The utility commission held a hearing Wednesday as part of a months-long process to consider whether to grant the stipulation that Columbia is seeking. The same agency has been quick in the past to grant utilities rate increases that critics see as big giveaways that take advantage of ratepayers.
For example, the PUCO allowed electric utility FirstEnergy collect $460 million under a rate increase that was later struck down by the Ohio Supreme Court. There’s apparently no way to refund the money to consumers even though auditors can’t figure out how the money was actually spent. They can’t even be certain that none was used in FirstEnergy’s successful $61 million effort to pass a 2019 law that was part of the biggest bribery and money-laundering scandals in state history.
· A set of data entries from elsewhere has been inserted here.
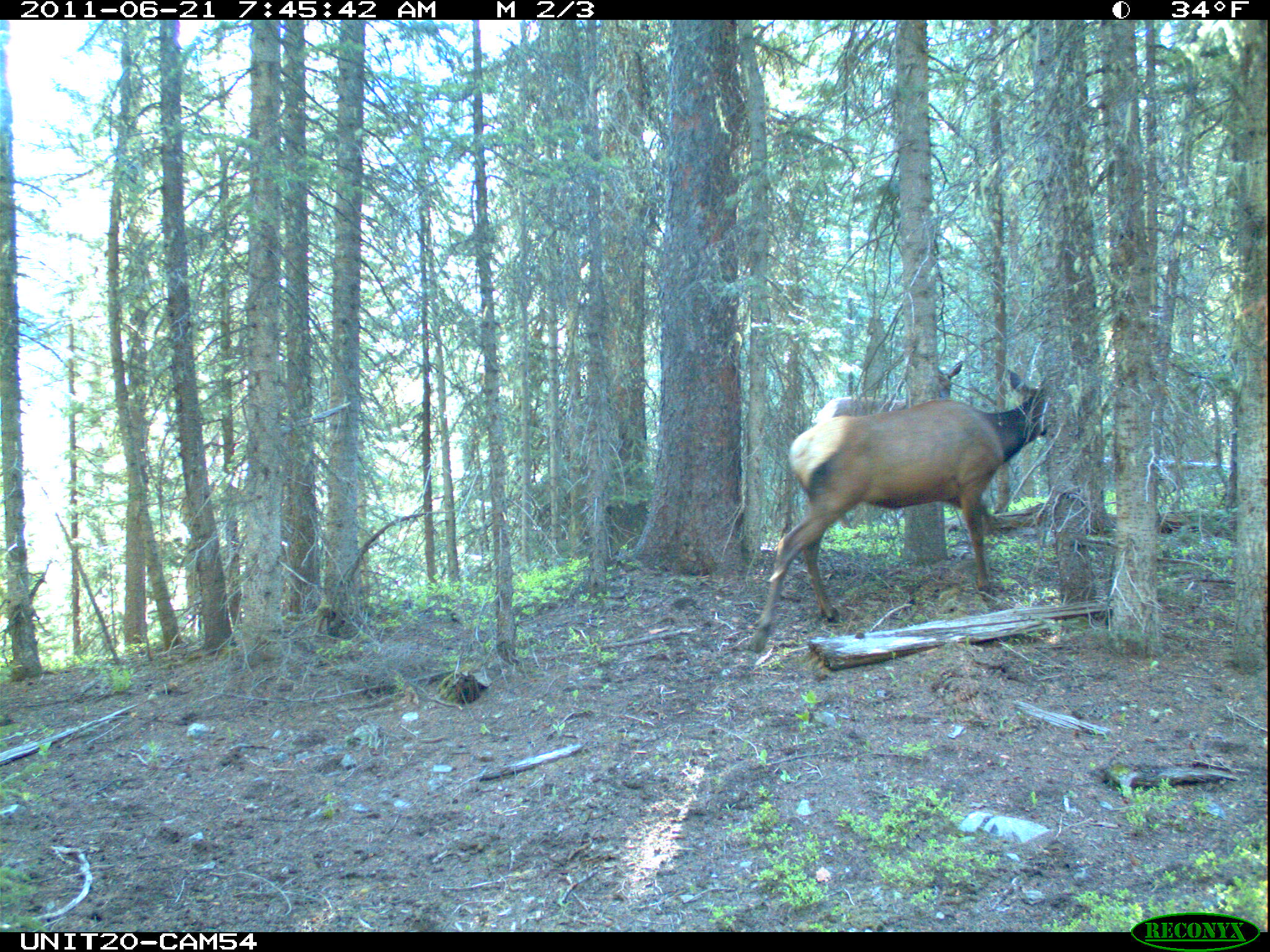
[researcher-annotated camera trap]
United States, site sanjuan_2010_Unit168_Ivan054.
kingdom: Animalia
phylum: Chordata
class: Mammalia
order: Artiodactyla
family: Cervidae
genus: Cervus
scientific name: Cervus elaphus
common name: red deer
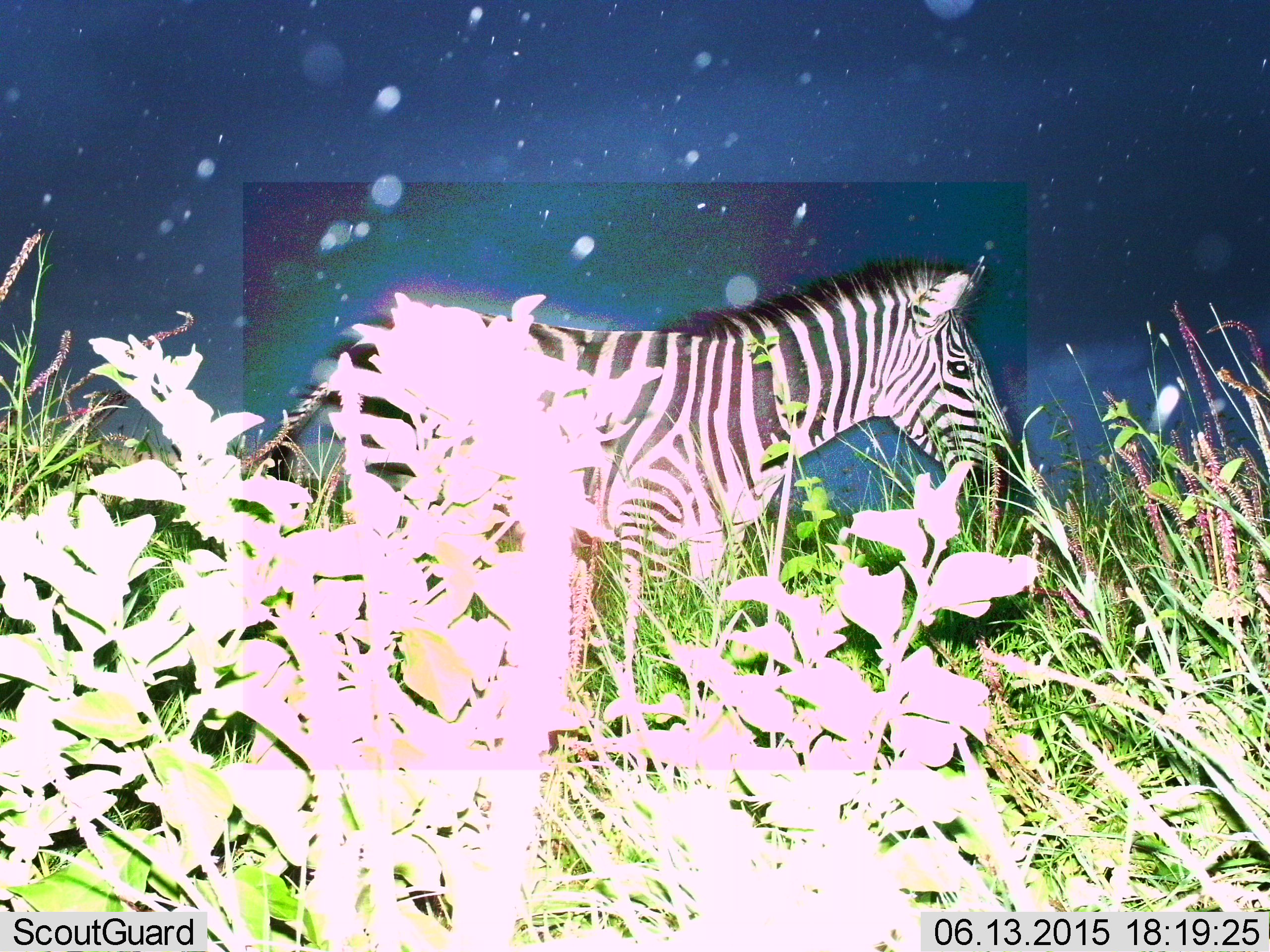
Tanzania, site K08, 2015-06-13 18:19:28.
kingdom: Animalia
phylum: Chordata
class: Mammalia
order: Perissodactyla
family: Equidae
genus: Equus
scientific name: Equus quagga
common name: plains zebra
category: zebra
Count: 1.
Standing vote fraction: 90%.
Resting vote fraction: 0%.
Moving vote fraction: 10%.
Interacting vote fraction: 0%.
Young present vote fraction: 0%.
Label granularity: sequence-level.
Kelter is also taking issue with the fact that the maximum increases Columbia wants apply to all residential gas customers, regardless of their size. It certainly seems that it would require more infrastructure per household to provide gas to a sprawling community of mansions than it would to an apartment complex. And that doesn’t consider who’s most able to come up with $20 a month to pay the increase.
“If you’re a small residential customer and live in a 1,000 square-foot apartment, they argue that it costs as much to serve you as it does if you’re a large residential customer and you live in a 5,000 square-foot home and we just don’t think that’s accurate or true,” Kelter said.